Human growth hormone (HGH) increasingly appears to be yet another “fashion of the moment,” as more and more IVF centers use it almost as a routine. It used to be rare to see patients who had been on HGH during their cycles; now, it happens almost every day. What makes this evolving practice appear rather peculiar is the fact that nothing has appeared in the literature to suggest that HGH really makes any difference in IVF outcomes.
We recently addressed the utilization of HGH in IVF, pointing out that adequate studies that would support routine HGH use in IVF are mostly lacking. Existing literature suggests, and does so with only relatively weak evidence, that HGH supplementation in women with very small oocyte yields may marginally improve egg numbers. Currently, however, there is absolutely no evidence that HGH improves IVF pregnancy and live birth chances.
Absence of evidence, of course, does not necessarily mean absence of positive effects on IVF outcomes. It, indeed, appears reasonable to assume that more eggs will result in more embryos and more embryos in better pregnancy and live birth rates. After all, after maternal age, number of available embryos for transfer represents the second most important positive predictor of pregnancy and live birth chances in IVF. But a good hypothesis does not replace evidence and, especially since HGH is quite expensive, one has to wonder about the sudden explosion in HGH utilization in IVF practice, with not even animal data being available to support its routine use.
How to use HGH in IVF cycles
What make this surge in utilization further suspicious is how HGH is used. Colleagues who prescribe HGH to their patients, quite obviously, often do not know why they prescribe it and, therefore, how to prescribe it. In almost all these cases, HGH supplementation is given just during IVF cycle stimulation. Only rarely, supplementation may be started 1-2 weeks before cycle start. Yet, HGH acts through IGF-1, produced in the liver, and this action, like androgen supplementation, is synergistic to FSH activity on granulosa cells (and, therefore, follicle growth) primarily at small growing follicle stages up to small pre-antral follicles.
Like in androgen supplementation, the follicles that benefit from HGH supplementation still require at least 6-8 weeks before they reach the gonadotropin-dependent stage and, therefore, become available in an IVF cycle. Practically, this means that HGH supplementation, like androgen supplementation, must be started at least 6-8 weeks before IVF cycle start. Supplementing with HGH only during IVF cycles or starting just 1-2 weeks before a cycle start, therefore, is unlikely to yield the intended results.

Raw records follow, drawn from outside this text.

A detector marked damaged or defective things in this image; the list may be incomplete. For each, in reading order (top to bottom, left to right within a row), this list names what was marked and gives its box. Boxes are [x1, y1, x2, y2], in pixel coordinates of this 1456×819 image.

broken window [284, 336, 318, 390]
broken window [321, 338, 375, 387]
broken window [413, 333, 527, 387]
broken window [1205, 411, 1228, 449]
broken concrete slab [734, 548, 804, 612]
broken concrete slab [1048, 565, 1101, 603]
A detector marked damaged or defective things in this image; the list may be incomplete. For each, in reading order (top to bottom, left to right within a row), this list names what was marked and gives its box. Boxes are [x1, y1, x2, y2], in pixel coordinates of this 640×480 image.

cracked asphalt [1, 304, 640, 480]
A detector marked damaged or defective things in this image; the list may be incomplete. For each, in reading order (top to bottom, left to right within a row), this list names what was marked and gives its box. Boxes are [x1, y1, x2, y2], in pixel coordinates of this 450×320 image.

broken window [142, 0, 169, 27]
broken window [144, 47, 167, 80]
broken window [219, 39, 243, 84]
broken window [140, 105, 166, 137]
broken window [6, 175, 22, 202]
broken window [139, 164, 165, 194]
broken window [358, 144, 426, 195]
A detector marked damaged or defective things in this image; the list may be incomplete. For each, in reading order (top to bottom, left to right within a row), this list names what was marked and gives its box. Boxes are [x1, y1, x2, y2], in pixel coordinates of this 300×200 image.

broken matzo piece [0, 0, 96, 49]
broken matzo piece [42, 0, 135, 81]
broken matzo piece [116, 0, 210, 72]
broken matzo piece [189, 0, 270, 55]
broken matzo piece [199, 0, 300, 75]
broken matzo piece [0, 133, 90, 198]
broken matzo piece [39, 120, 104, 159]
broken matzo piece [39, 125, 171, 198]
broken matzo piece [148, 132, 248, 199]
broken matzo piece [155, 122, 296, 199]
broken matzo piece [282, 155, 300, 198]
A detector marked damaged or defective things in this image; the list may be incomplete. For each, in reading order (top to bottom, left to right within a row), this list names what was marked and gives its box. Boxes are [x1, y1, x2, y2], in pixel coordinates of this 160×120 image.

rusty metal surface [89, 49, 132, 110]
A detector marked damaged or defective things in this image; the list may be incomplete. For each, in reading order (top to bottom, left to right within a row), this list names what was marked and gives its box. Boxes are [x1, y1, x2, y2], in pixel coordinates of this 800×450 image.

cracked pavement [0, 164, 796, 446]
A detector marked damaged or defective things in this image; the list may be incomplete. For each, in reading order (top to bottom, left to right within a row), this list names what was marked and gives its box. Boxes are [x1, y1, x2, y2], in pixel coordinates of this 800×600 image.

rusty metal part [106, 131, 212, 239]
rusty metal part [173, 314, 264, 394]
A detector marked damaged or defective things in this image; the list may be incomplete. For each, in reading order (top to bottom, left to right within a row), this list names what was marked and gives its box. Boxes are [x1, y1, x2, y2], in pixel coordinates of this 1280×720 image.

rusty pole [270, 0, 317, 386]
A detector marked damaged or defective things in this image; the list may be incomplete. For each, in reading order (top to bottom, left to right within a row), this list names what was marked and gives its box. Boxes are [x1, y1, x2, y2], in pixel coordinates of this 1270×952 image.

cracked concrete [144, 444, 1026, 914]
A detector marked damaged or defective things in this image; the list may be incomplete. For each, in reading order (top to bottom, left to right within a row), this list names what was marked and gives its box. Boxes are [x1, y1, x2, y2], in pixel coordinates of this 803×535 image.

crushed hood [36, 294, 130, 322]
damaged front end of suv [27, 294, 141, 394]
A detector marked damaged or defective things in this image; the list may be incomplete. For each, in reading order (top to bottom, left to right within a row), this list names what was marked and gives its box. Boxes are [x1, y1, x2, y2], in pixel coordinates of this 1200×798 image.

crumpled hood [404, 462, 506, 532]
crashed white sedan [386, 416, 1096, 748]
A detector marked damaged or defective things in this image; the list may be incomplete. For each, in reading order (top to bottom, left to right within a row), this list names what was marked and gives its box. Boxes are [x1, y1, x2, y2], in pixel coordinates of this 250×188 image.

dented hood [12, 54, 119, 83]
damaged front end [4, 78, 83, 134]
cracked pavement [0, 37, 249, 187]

It is also unknown how much HGH should be given on a daily basis. Following published formulas, CHR prescribes between 3-6 IU s.c. per day for at least 8 weeks prior to IVF cycle start. CHR is currently conducting a registered clinical trial of HGH supplementation, but progress has been slow because women are understandably hesitant to be randomized. If patients do not wish to be randomized, they have the option of receiving HGH off-label under an experimental consent.
Who may benefit from HGH for IVF
Though physicians at CHR routinely utilize HGH in selected patients, only a small minority of CHR’s patients receive this treatment. Furthermore, it is usually only as last resort in attempts to improve egg numbers. Besides costs, side effects are another reason for cautious utilization. The two most frequent side effects of HGH we have observed have been edema (swelling) in feet and hands and joint pain. Both usually respond quickly to lower dosing of HGH and/or discontinuation of the medication. Fully informed consent, therefore, should be an absolute prerequisite for the utilization of HGH in female infertility.